Voici la nouvelle la plus inouïe jamais entendue : le Christ est ressuscité ! Il est bien mort le Vendredi saint, et les saintes femmes « examinèrent le tombeau et comment le corps avait été placé » (Luc 23, 55). Mais « il n’est pas ici ». Il n’est plus dans le sépulcre. Il est ressuscité !
Marie-Madeleine, qui a tant aimé Jésus, a le privilège d’être témoin de sa première apparition. Jésus, qu’elle prend pour le jardinier, lui dit : « Femme, pourquoi pleures-tu ? Qui cherches-tu ? » Elle répond : « Seigneur, si c’est toi qui l’as emporté, dis-moi où tu l’as mis, pour que j’aille le reprendre » (Jean 20, 15). Elle s’exprime avec énergie et conviction. Elle veut son Jésus, comme nous devrions toujours vouloir être en sa présence. Jésus lui dit : « Myriam ! » Elle, se retournant, lui dit en hébreu : « Rabbouni ! » — ce qui veut dire « Maître » —. Jésus lui dit : « Ne me touche pas, car je ne suis pas encore remonté vers le Père, mais va-t-en vers mes frères et dis-leur que je vais remonter vers mon Père et votre Père, vers mon Dieu et votre Dieu » (Jean 20, 16-17).

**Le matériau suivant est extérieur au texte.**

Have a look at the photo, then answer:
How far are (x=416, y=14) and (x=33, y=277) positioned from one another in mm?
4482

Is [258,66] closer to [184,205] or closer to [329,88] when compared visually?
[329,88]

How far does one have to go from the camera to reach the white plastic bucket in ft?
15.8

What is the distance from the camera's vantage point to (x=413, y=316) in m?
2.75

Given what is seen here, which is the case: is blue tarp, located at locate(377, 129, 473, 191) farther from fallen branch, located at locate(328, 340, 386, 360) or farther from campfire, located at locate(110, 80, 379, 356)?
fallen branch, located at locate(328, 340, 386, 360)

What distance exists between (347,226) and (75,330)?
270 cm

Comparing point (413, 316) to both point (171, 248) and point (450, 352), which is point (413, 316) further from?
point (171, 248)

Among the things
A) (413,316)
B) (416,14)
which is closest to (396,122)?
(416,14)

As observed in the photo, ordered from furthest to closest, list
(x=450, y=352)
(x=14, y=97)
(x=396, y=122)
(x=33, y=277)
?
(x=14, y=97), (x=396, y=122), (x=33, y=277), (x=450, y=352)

Quand on sait le peu de cas que les hommes faisaient à l’époque de ce que les femmes disaient, et le peu de considération dont elles jouissaient dans la société, il est frappant de constater que Jésus charge précisément une femme d’aller annoncer aux disciples qu’il est ressuscité et qu’il va les « précéder en Galilée » (Marc 16, 17).

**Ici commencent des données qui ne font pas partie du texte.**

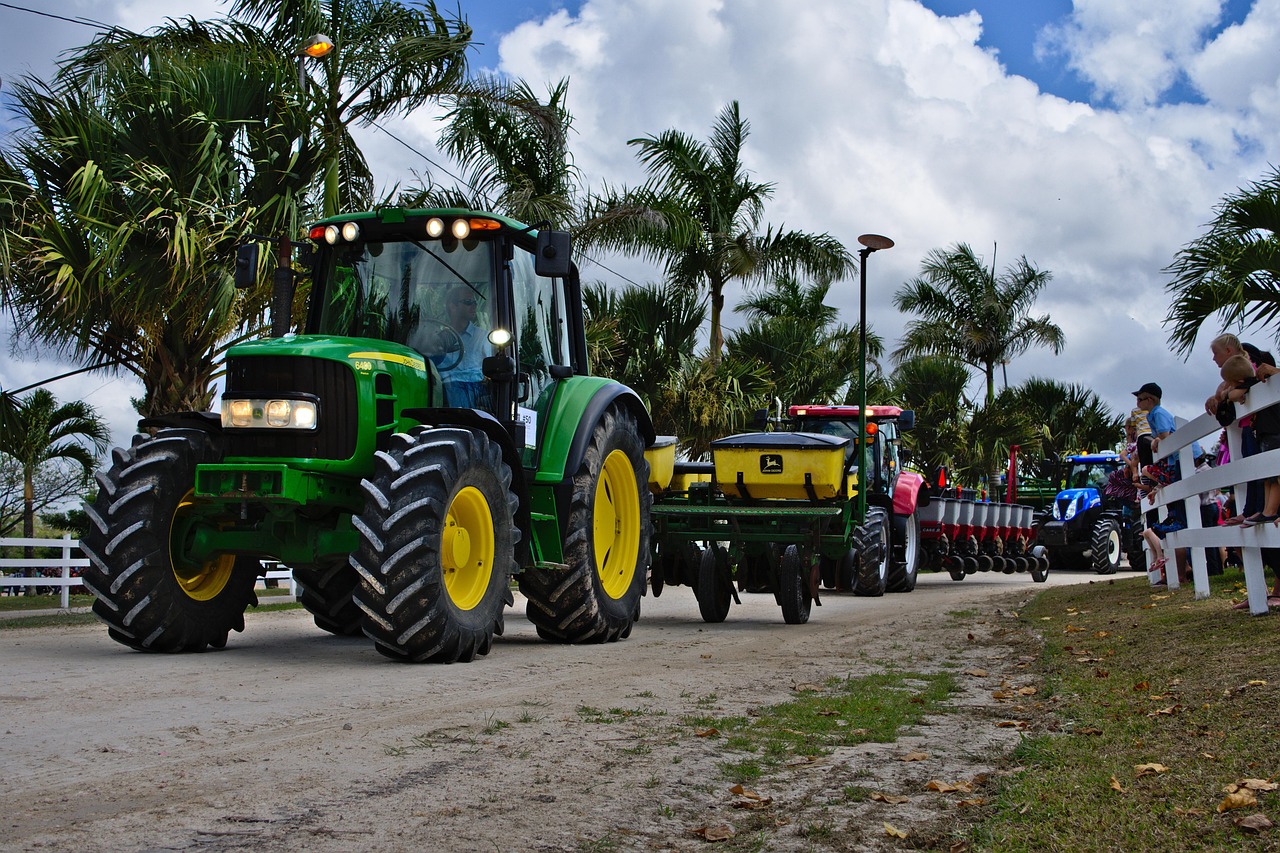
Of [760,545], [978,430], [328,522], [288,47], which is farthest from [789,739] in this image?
[978,430]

Le Christ est ressuscité. Il est vraiment ressuscité, alléluia ! La mort n’a pas pu avoir d’emprise sur lui. Il était mort quand il l’avait voulu, quand « l’heure était venue pour lui de passer de ce monde auprès du Père » (Jean 13, 1). Mais il avait parlé de son pouvoir sur sa propre vie : « Je donne ma vie, pour la recouvrer ensuite. Personne ne me la prend : c’est moi qui la donne de mon propre chef. J’ai le pouvoir de la donner et j’ai le pouvoir de la recouvrer ensuite » (Jean 10, 17-18). Jésus est ressuscité par la toute-puissance qu’il possède en tant que Dieu. Il est ressuscité !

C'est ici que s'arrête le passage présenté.